Complete the following:
[1] Return the part of the #DB patch below that opens with the words containing "Signed-off-by: Andrew Cooper" and closes with "-681,6 +681,7 @@ void load_system_tables(void)", copied character for character.
[2] For each statement, state whether the #DB patch below supports it, answering yes or no and quoting the words of the patch that decide it: (a) Jan Beulich reviewed the patch. (b) The patch is part of XSA-261. (c) HVM guests can use architectural corner cases to cause #DB to be raised after transitioning into supervisor mode.
BEGIN Text block
Blob Blame History Raw
From: Andrew Cooper <andrew.cooper3@citrix.com>
Subject: x86/traps: Use an Interrupt Stack Table for #DB

PV guests can use architectural corner cases to cause #DB to be raised after
transitioning into supervisor mode.

Use an interrupt stack table for #DB to prevent the exception being taken with
a guest controlled stack pointer.

This is part of XSA-260 / CVE-2018-8897.

Signed-off-by: Andrew Cooper <andrew.cooper3@citrix.com>
Reviewed-by: Jan Beulich <jbeulich@suse.com>

--- a/xen/arch/x86/cpu/common.c
+++ b/xen/arch/x86/cpu/common.c
@@ -681,6 +681,7 @@ void load_system_tables(void)
 	tss->ist[IST_MCE - 1] = stack_top + IST_MCE * PAGE_SIZE;
 	tss->ist[IST_DF  - 1] = stack_top + IST_DF  * PAGE_SIZE;
 	tss->ist[IST_NMI - 1] = stack_top + IST_NMI * PAGE_SIZE;
+	tss->ist[IST_DB  - 1] = stack_top + IST_DB  * PAGE_SIZE;
 
 	_set_tssldt_desc(
 		gdt + TSS_ENTRY,
@@ -701,6 +702,7 @@ void load_system_tables(void)
 	set_ist(&idt_tables[cpu][TRAP_double_fault],  IST_DF);
 	set_ist(&idt_tables[cpu][TRAP_nmi],	      IST_NMI);
 	set_ist(&idt_tables[cpu][TRAP_machine_check], IST_MCE);
+	set_ist(&idt_tables[cpu][TRAP_debug],         IST_DB);
 
 	/*
 	 * Bottom-of-stack must be 16-byte aligned!
--- a/xen/arch/x86/hvm/svm/svm.c
+++ b/xen/arch/x86/hvm/svm/svm.c
@@ -1042,6 +1042,7 @@ static void svm_ctxt_switch_from(struct
     set_ist(&idt_tables[cpu][TRAP_double_fault],  IST_DF);
     set_ist(&idt_tables[cpu][TRAP_nmi],           IST_NMI);
     set_ist(&idt_tables[cpu][TRAP_machine_check], IST_MCE);
+    set_ist(&idt_tables[cpu][TRAP_debug],         IST_DB);
 }
 
 static void svm_ctxt_switch_to(struct vcpu *v)
END Text block
BEGIN Available data
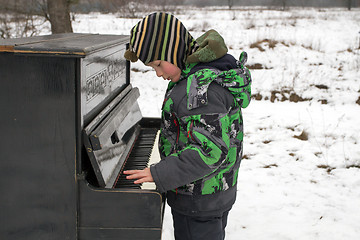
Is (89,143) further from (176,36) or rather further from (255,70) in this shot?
END Available data
Per-task outputs:
[1]
Signed-off-by: Andrew Cooper <andrew.cooper3@citrix.com>
Reviewed-by: Jan Beulich <jbeulich@suse.com>

--- a/xen/arch/x86/cpu/common.c
+++ b/xen/arch/x86/cpu/common.c
@@ -681,6 +681,7 @@ void load_system_tables(void)

[2]
(a) Yes: "Reviewed-by: Jan Beulich <jbeulich@suse.com>"
(b) No: "This is part of XSA-260 / CVE-2018-8897."
(c) No: "PV guests can use architectural corner cases to cause #DB to be raised after transitioning into supervisor mode."